Zum Gericht und Stab von Gerstetten gehörte ein Weiler Maidstetten, welcher im J. 1556 noch vorkommt, aber jetzt ganz verschwunden ist. Ein noch früher eingegangener Weiler war Emmenstetten, dessen noch so genannte Felder auf diesseitiger Markung östlich vom Orte liegen (s. Kerler, Gesch. d. Gr. v. Helfenst. S. VII). Ebenso sind Erpfenhausen (3/4 St. nordöstl.), Negelstetten (jetzt Walddistrikt, 1 St. nordöstl.) und Steinhaus (Walddistrikt, 1/4 St. östlich von Heutenburg) nur noch in lagerbüchlichen Benennungen vorhanden. Wallbach, Berlingen und Lehrenberg, west-nordwestlich von Gerstetten, sind ebenfalls längst eingegangene bedeutende Höfe, deren Güter gegenwärtig zwar im Besitz von Gussenstadter Bürgern, jedoch zur Markung Gerstetten gehörig und hierher zehent- und steuerpflichtig sind.

2) Heuchstetten, Weiler, mit 143 evangelischen Einwohnern, Filialisten von Gerstetten, 1/2 St. nordwestlich von da, mit eigenem Gemeindevermögen, dessen wichtigsten Bestandteil 170 M. Waldungen und 54 M. Wechselfelder ausmachen. Eine eigene Schule, ein niedliches Häuschen mit einem kleinen Uhrthurm, hat diese Parzellargemeinde 1842 auf ihre Kosten mit Staatsunterstützung gebaut. Bis zum J. 1823 waren 4 Familien nach Gussenstadt eingepfarrt, wohin noch jetzt ein Theil des kleinen Zehntens gereicht wird.

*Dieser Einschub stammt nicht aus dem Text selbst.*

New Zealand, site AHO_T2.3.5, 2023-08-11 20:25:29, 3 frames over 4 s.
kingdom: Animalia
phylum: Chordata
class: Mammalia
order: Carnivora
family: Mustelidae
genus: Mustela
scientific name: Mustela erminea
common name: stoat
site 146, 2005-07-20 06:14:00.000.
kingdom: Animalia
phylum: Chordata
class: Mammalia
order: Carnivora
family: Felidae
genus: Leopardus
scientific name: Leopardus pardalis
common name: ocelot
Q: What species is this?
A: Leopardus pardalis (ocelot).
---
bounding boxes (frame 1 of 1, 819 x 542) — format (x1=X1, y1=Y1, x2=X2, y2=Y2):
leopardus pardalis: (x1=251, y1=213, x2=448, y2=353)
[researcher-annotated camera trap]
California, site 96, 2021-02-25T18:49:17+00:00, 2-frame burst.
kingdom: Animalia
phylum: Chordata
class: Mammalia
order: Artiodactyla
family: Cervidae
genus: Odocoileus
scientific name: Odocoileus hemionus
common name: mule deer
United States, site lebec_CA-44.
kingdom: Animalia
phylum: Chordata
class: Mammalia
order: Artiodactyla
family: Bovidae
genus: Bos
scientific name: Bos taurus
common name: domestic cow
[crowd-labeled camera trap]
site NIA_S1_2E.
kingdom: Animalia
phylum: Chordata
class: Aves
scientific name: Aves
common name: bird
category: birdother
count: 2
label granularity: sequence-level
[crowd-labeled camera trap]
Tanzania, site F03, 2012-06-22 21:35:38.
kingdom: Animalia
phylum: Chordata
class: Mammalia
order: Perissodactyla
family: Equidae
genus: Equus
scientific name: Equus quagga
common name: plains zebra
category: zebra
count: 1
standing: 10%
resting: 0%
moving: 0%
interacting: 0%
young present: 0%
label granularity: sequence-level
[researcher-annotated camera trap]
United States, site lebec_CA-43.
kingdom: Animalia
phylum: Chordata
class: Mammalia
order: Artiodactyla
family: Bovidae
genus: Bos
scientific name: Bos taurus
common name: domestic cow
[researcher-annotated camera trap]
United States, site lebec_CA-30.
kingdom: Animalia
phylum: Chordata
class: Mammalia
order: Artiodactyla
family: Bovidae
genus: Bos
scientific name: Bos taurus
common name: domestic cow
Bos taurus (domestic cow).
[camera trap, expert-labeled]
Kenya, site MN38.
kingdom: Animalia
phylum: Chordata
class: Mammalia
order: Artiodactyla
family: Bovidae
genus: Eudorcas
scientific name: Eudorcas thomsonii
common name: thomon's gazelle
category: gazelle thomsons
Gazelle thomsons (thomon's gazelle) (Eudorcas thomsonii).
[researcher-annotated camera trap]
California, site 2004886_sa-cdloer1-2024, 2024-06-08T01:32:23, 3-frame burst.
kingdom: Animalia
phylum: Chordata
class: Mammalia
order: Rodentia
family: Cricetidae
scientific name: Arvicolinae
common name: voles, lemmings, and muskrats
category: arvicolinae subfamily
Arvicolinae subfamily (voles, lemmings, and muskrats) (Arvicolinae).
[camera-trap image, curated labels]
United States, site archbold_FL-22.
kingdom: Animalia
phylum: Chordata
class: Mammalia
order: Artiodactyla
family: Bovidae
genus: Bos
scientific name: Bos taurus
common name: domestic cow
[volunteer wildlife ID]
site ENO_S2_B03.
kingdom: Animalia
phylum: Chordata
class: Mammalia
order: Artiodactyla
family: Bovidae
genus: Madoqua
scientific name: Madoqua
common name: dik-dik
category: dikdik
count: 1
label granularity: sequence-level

Das | Übrige gehört der Pfarrei Gerstetten, der Großzehnten dem Staat. Die bürgerlichen Beneficien sind dieselben wie in Gerstetten. Das Örtchen liegt vertieft am Anfang des Zwerch-Stubenthals.

3) Mäderhaus, einzelnes Haus mit 5 Einwohnern, Filialisten von Gerstetten, so genannt von den Holzmädern, von welchen es umgeben ist.



  1. Darunter ist auch der im Umfang der hiesigen Markung liegende Hof Heutenburg begriffen, wiewohl dessen Gemeindeverband mit Gussenstadt noch immer fortbesteht.
  2. Nicht Glasthal, wie auf dem topogr. Atlas-Blatt Nr. XX geschrieben ist.
  3. Nach den Notizen des Ortsvorstandes auf 7-8 Scheffel.
  4. Am westlichen Ende des Dorfes hatte der verstorbene Amtmann Lang eine Windmühle errichtet, die jedoch an mangelhafter Construktion und durch die auf dieser Alphöhe herrschenden heftigen Stürme litt, und 1822 wieder aufgegeben wurde.
  5. Gerstetten ist übrigens mit Sachsenhausen die Gemeinde des OA., wo uneheliche Geburten am häufigsten sind; 27 : 100.
  6. Über letzteres Verhältniß ist zur Zeit ein Rechtsstreit anhängig, der in zwei Instanzen dahin entschieden wurde, daß allen Activbürgern gleicher Anspruch auf die Holznutzung zustehe.